It’d be a mistake to regard Luther Dickinson’s Blues & Ballads — A Folksinger’s Songbook: Volumes I & II as a career retrospective, even if, at 43, the Mississippi-bred guitarist has enough music in his head to make one, and even if he’s sliding into middle age and mid-career, usually an opportune time to take stock. The songbook tradition is a vivid one for Dickinson and his family — simple books of artwork accompanying lyrics and transcriptions of traditional music — and Dickinson is a guy, despite his success as the firebrand slide guitarist for the North Mississippi Allstars and for a time a Black Crowe, who has made celebrating and interpreting his own musical DNA his life’s mission.
The songbook itself — available only with the vinyl edition of the 21-song album of the same name — was the goal of the project, he told Boulder Weekly recently.
“The inspiration for the project was the concept of the songbook, and when it came to the music, re-recording some of my favorite songs in a manner befitting a folk song,” Dickinson explains. “But, there were also a lot of new songs I wanted to record as well. I had a friend transcribe the tunes, another friend of mine did the artwork for it; really came out beautiful.
“But the recording of the album was really casual,” he says. “I was in Chicago, so I got to record with Mavis [Staples], which was wonderful. When I was in Nashville, I’d go with my Nashville and Mississippi friends. We’d just record in groups. There’s a funny kind of luck in record production, where the more honest and casual your recordings are, the more people like it.”
All the tunes across the 21-cut programs bear Dickinson’s writing credit; a few are collaborations, such as the lovely ballad “And It Hurts” (with a Jim Lauderdale co-writing credit), gently laced by Lillie Mae Rische’s weeping fiddle, a few credited with his dad, legendary producer and musician Jim Dickinson, and the bouncing hill country shuffle “Hurry Up Sunrise”, co-written with the late Otha Turner and sheened up by flashes of Dickinson’s elegantly serpentine electric slide.
So the thing is not really a greatest hits package and the songs themselves are mostly Dickinson’s, so it’s neither a collection of traditional songs as such.
But it’s a window into how Dickinson, by way of song choice and shirtsleeve recording sessions, hears himself and hears his own influences. And tucked in there are bits of his long association with the likes of Otha Turner and R.L. Burnside, ambassadors of the hill country blues Dickinson absorbed wholly and unreservedly growing up in northern Mississippi.
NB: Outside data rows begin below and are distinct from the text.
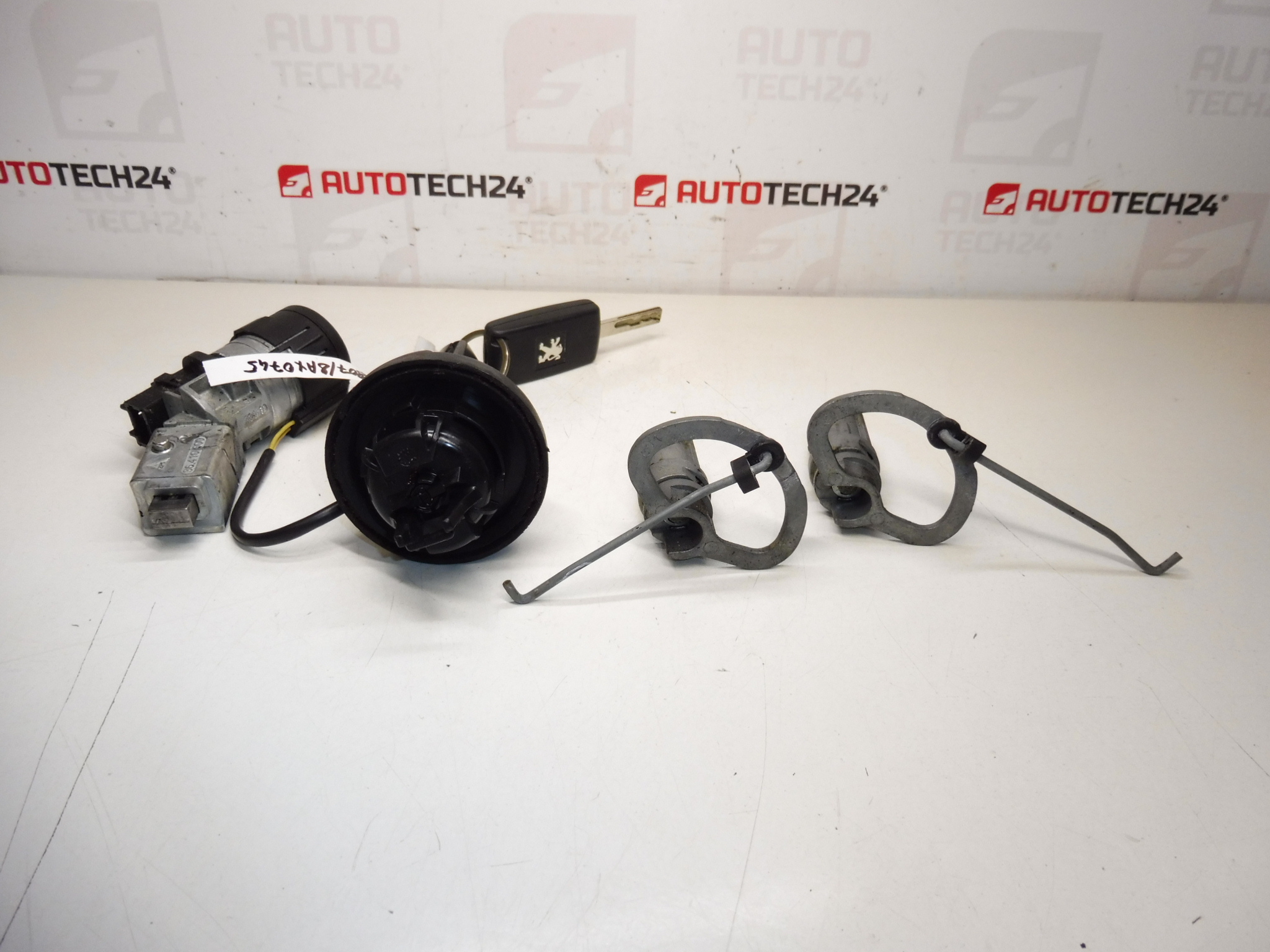 Kit serrure Citroën C8 Peugeot 807 + 2 clés 4162TE 4162KF
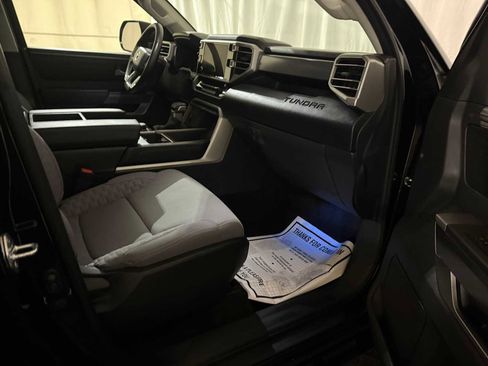 Used 2024 Toyota Tundra SR5 w/ SR5 Convenience Package AWD/4WD image 27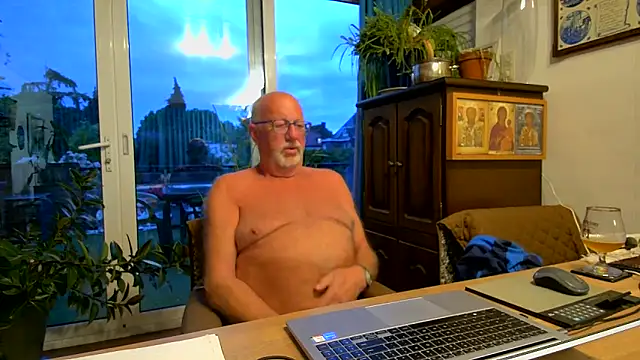 Snapshot of sperpa chatting on May 2026 07:08:02 PM sperpa online show from May 2026 07:08:02 PM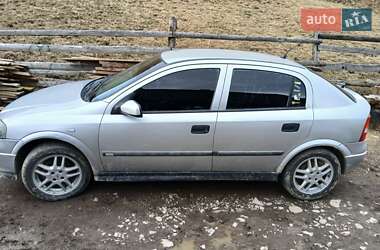 Седан Opel Astra 1999 в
The tune “My Leavin’” reads, at least initially, like a tribute to his father’s death in 2009 after bypass surgery. The line “Don’t let my leavin’/grieve you” sticks with the listener like a psalm of serenity.
“It’s funny that you pick that one out,” Dickinson says. “That line was actually from an R.L. Burnside song, ‘Long Haired Doney,’ and I learned that line when I was on tour with R.L. back in ’97. I always thought it was a nice line, kind of old-fashioned.
“All my songs come from conversations I remember, or other songs I heard. It’s just a southern oral tradition … But it’s just like what Dylan does: take a line and write a melody to it.”
Like “Ain’t No Grave,” his re-record of the tribute piece he did write for his dad, initially recorded with North Mississippi Allstars, recorded more sparingly here with the transcendent Mavis Staples sharing vocals.
“Yeah,” Dickinson says. “There are a handful of old-time gospel songs that use that verse, use that line. You hear that, and it’s all about the connotation. It could be, you know, the song that someone got engaged to, or the song that your mother got married to. Whatever! The language bears weight.”
Economy of language, indentifying the specific gravity of words and their placement in a song — these are qualities we’re tempted to believe are innate, but Dickinson knows better. Songwriting is both a primitive and fiendishly complex process (well, good songwriting is…), and he admits that despite his richly musical upbringing, developing the skills to play in that space took some guidance from his old man.
“That’s an interesting thing about my dad,” Dickinson says. “As a kid, I grew up writing songs, and I’d bring them to him. And they’d be OK, but I had no craft. He would teach me about rhyming, theme, counting your syllables, balancing your syllables, balancing your pattern. He taught me about the craft of songwriting.
“It’s easy to get hung up on what you think the song’s really about. But now, it’s all second nature or part of my process. And it feels like we’re still collaborating.”
Now the father of two daughters, Dickinson finds himself drawn to thoughts of fatherhood, what it means to be a role model, what someone sees of themselves, or their own parents, in their children’s eyes and aspirations and instincts.
“I love it,” he says of being a dad. “It’s amazing — a little terrifying but it’s good.”